About the Book
Underemployed by day. Undead by night.
Underachieving film theory graduate and vampire Fortitude Scott may be waiting tables at a snooty restaurant run by a tyrannical chef who hates him, but the other parts of his life finally seem to be stabilizing. He’s learning how to rule the Scott family territory, hanging out more with his shapeshifting friend Suzume Hollis, and has actually found a decent roommate for once.
Until he finds his roommate’s dead body.
The Scott family cover-up machine swings into gear, but Fort is the only person trying to figure out who (or what) actually killed his friend. His hunt for a murderer leads to a creature that scares even his sociopathic family, and puts them all in deadly peril.
Keeping secrets, killing monsters, and still having to make it to work on time? Sometimes being a vampire really sucks.
This book was provided for me to review by the publisher.
Iron Night has been on my radar since M.L. Brennan released her first book, Generation V. Generation V was fun, a very unique twist on a stale genre, and it put the author on the map. Iron Night is something totally and completely different. While it has the same tone and thematic elements as the first book, it really shows the author’s potential. If Generation V was wonderful, then Iron Night is over-the-moon spectacular.
Urban Fantasy feels like a rather fluid genre to me, and that’s part of the reason why I pick on it so much. A series might start out with a cool detective who-done-it feel, and two books in it will change and obviously be a series focused around romance. That’s fine, and it seems to work for most people, but it hasn’t ever really worked for me. That’s one thing that I can’t say for Brennan. The second book feels much the same as the first in terms of characters, world, plot, and various developments. That’s not saying that surprising things don’t happen, but it is saying that the series doesn’t suddenly turn into a soft-core porn type thing. Props for that.
The characters grow and develop quite a bit from Generation V. Fortitude Scott is still the same old Fortitude Scott from the last novel, but he has more responsibilities and he is inevitably maturing, which he is coming to terms with. He seems more at peace with his place in the world, and it gives him an easier manner regarding his relationship to his family that he lacked in the previous book. There’s less strain about him, and more ease which gives way to humor. Suzume, the kitsune shifter, was the absolute light of the book for me. She had a humor that would make me break out in laughter (and my husband thinking I am insane). She brings a levity to the book that made the pages just fly by. Fort’s brother, Chivalry, is also a fun addition to the book. Fort’s family interactions are awkward in the extreme and that can often be fairly hilarious.

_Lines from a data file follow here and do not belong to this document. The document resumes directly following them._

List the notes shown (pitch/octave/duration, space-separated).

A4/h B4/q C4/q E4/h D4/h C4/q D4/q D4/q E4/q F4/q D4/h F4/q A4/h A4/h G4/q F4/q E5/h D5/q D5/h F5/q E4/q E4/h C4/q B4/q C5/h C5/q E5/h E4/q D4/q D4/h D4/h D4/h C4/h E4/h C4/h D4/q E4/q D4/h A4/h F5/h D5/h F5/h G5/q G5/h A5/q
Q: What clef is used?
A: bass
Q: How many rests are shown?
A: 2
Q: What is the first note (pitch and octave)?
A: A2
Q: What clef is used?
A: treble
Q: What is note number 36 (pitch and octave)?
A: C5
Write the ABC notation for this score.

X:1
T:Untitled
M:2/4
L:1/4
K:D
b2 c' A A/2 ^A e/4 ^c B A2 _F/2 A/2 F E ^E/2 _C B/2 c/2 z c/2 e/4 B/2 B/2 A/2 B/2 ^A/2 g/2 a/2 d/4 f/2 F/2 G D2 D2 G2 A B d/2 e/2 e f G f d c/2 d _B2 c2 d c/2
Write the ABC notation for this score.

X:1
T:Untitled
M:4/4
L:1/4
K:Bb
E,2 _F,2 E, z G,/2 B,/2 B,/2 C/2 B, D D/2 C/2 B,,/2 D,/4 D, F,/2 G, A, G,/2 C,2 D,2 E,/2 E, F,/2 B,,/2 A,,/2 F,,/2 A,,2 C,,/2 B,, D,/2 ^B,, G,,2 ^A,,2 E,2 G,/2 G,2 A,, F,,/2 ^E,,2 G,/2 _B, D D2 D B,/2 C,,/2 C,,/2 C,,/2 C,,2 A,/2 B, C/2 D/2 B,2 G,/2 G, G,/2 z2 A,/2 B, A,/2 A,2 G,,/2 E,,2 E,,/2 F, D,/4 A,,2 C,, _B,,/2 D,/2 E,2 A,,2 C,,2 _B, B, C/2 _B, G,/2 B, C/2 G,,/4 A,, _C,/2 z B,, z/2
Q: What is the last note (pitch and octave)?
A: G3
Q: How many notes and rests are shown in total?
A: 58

All of this is to say that the characters are all in line with who they were before, but they are more well rounded, better developed than they were in Generation V. They are real, and the nice addition of humor (in numerous shades) makes a fairly dark plot a lot of fun, which I wouldn’t expect. Brennan has a way about her where she manages to balance the light and the dark elements of her plot perfectly, and it really is something to savor. In fact, her ability to write a kick-ass plot and fuel it with these unforgettable, absolutely real characters is what makes this book fly by. I expected to spend a few days reading it, but instead I read it in a day, one sitting, actually. I couldn’t put it down.
That’s the magic here. There’s the main plot and plenty of side plots, as well as some very well done, very understated romantic tension. In fact, it is kind of surprising what Brennan can accomplish in a fairly short book. The murder mystery takes center stage, but around this is a stew of interesting developments, from Fort’s personal and physical developments, the relationships with his family, the rule of his mother, his relationship with Suze, power struggles, and so much more. While many of these elements might be understated, they are there, and Brennan develops them and moves them along deftly. She’s got a skill with development in both plot and characters that she really shows off in Iron Night.
The ending feels natural and not the least bit rushed, which is a complaint I commonly have with shorter books. Many of the plot threads are tied neatly together, but there are enough left open that it is obvious that more books in the series are planned. In fact, I cannot wait for those other books. So much was accomplished and so many side plots were left open, that I am beyond thrilled to see where Brennan takes this series next.
So what am I saying here? Basically, I loved this book. I absolutely loved it. Every aspect of Iron Night was done with thought and a wry sort of grace that just worked on every single level. This is urban fantasy the way it should be done. Brennan is a master of her craft. Iron Night is layered, and nuanced, and full of humor and laugh-out-loud moments. The characters are the kind of people I’d like to spend a night with at a bar. Interesting, but believable, and down to earth despite their somewhat surreal elements. Iron Night is a feat; it sets the bar incredibly high, and shows everyone just how fantastic, fun, and thoughtful this genre can be when in the hands of a master.